Todos os olhares encontravam-se sobre mim. Passei a me sentir como um rato de laboratório, sendo observado pelos pesquisadores após receber uma dose do remédio que supostamente cura o câncer.

Muitos me passavam a sensação de quem esperava a minha falha, outros pareciam observar cada passo que eu dava. Qualquer gesto ou palavra utilizada sem pensar podia gerar uma fofoca desnecessária.

Nunca me esquecerei do dia em que começaram a dizer eu estava grávida e essa era a razão pela qual Matteo casaria comigo. Segundo os burburinhos, o Capo ficou sensibilizado com a pobre criança em meu ventre e decidiu assumir o bebê. Isso tudo só porque, em um evento da Calábria, coloquei a mão na barriga sinalizando a Bordieri que encontrava-me cheia.

Como se não bastasse, por ser a futura esposa do líder da Calábria, qualquer inimigo dos Coppola poderia se achar no direito de enfiar uma bala no meio das minhas costas. Assim, foi comum ter soldados indo e voltando da minha casa, 24 horas por dia.

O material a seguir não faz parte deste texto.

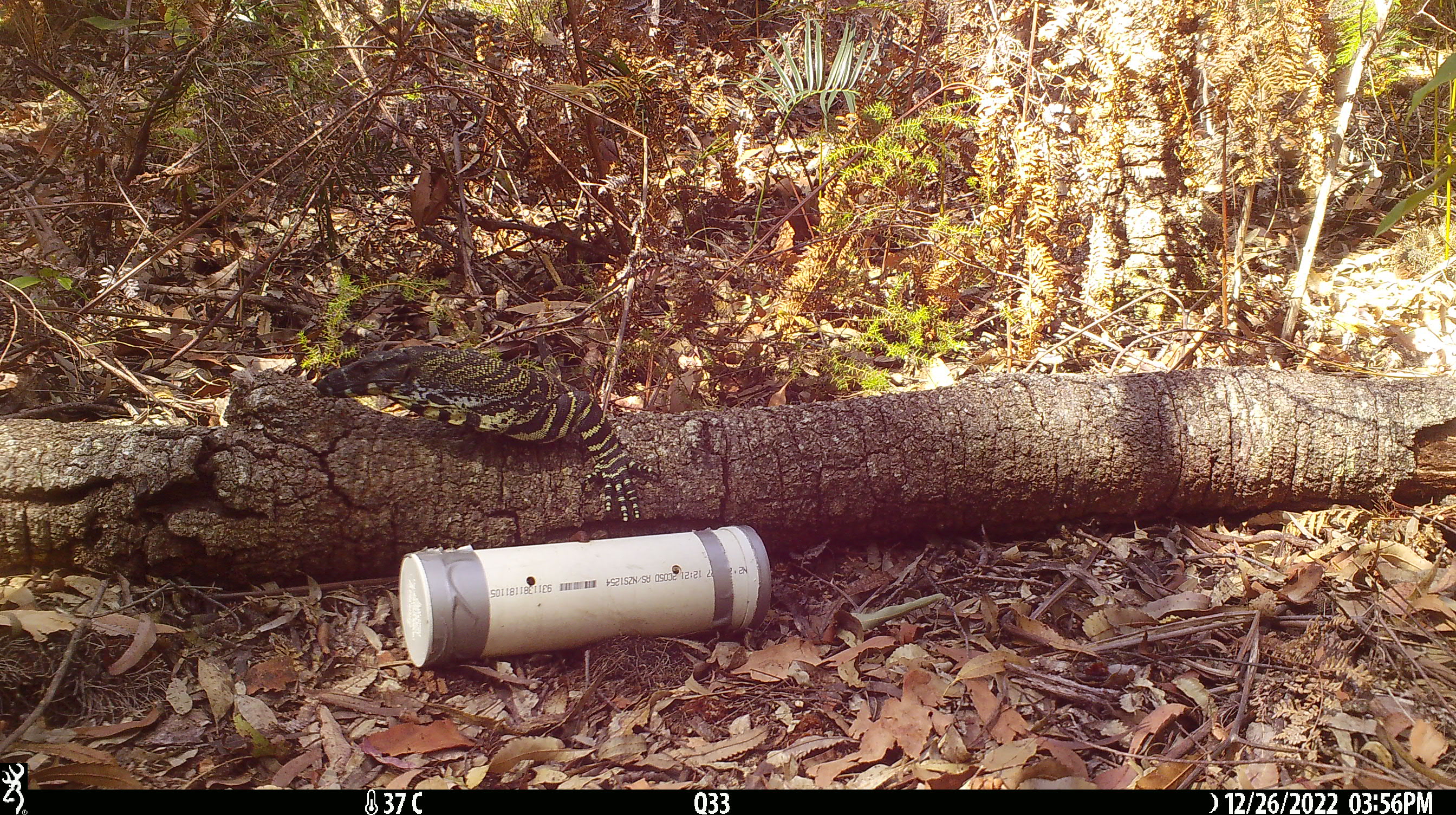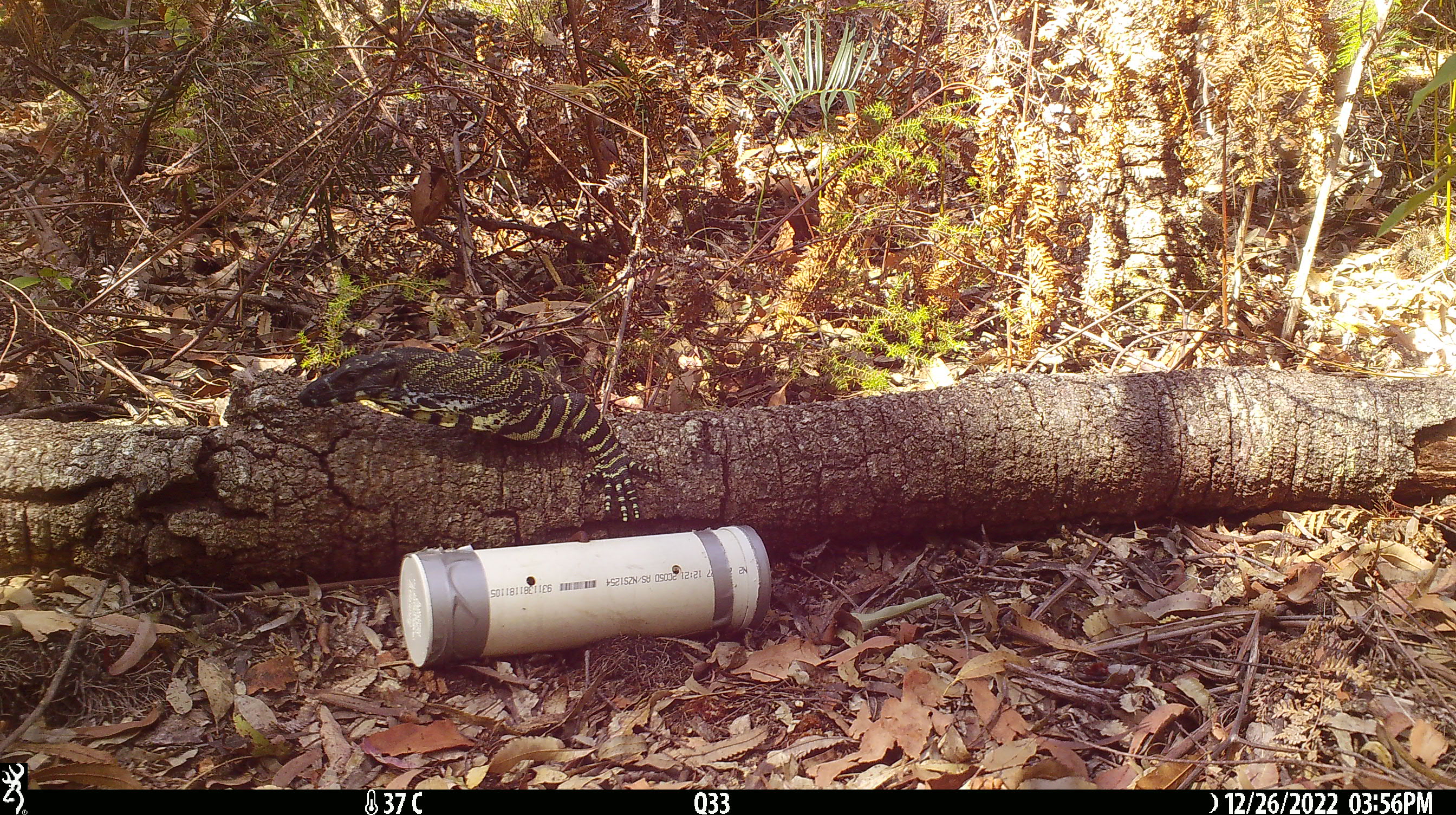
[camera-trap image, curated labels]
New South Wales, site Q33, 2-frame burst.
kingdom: Animalia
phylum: Chordata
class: Reptilia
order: Squamata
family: Varanidae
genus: Varanus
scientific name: Varanus varius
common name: lace monitor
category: goanna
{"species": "goanna (lace monitor) (Varanus varius)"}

Dessa forma, me tornei refém de uma rotina bem incômoda.

Só me era permitido sair de casa acompanhada por um dos soldados.

Qualquer pessoa que entrava lá em casa deveria passar por uma inspeção minuciosa. Encomendas estavam incluídas nesse processo.

Ninguém poderia ter acesso a minha agenda de compromissos.

Comidas precisavam ser provadas antes de que eu pudesse comê-las. Nem que se tratasse de um bala Juquinha.

Foi um saco.

Teve até uma determinada semana que Frederico Bordieri ficou encarregado da minha segurança. Prometi três garrafas de Aperol para que me dissesse o motivo por trás daquele alvoroço, porque somente o casamento não podia ser.

Descobri dessa forma o problema que a 'ndrangheta estava tendo com os mexicanos. Pelo visto, Matteo tinha ido pessoalmente a Guadalajara para resolver uma situação não tão legal com nossos fornecedores.

Não sei exatamente o que desenrolou dessa viagem do Capo, mas os soldados ficaram claramente mais tensos nos dias subsequentes, só voltando a relaxar dois dias antes da minha formatura.

E falando na cerimônia, quase tive um surto quando recebi dois arranjos de flores gigantescos, na porta de casa. A vizinhança inteira parou para olhar as duzentas flores sendo espalhadas pela sala de casa enquanto eu lia o cartão do Capo desejando-me sucesso e felicidade.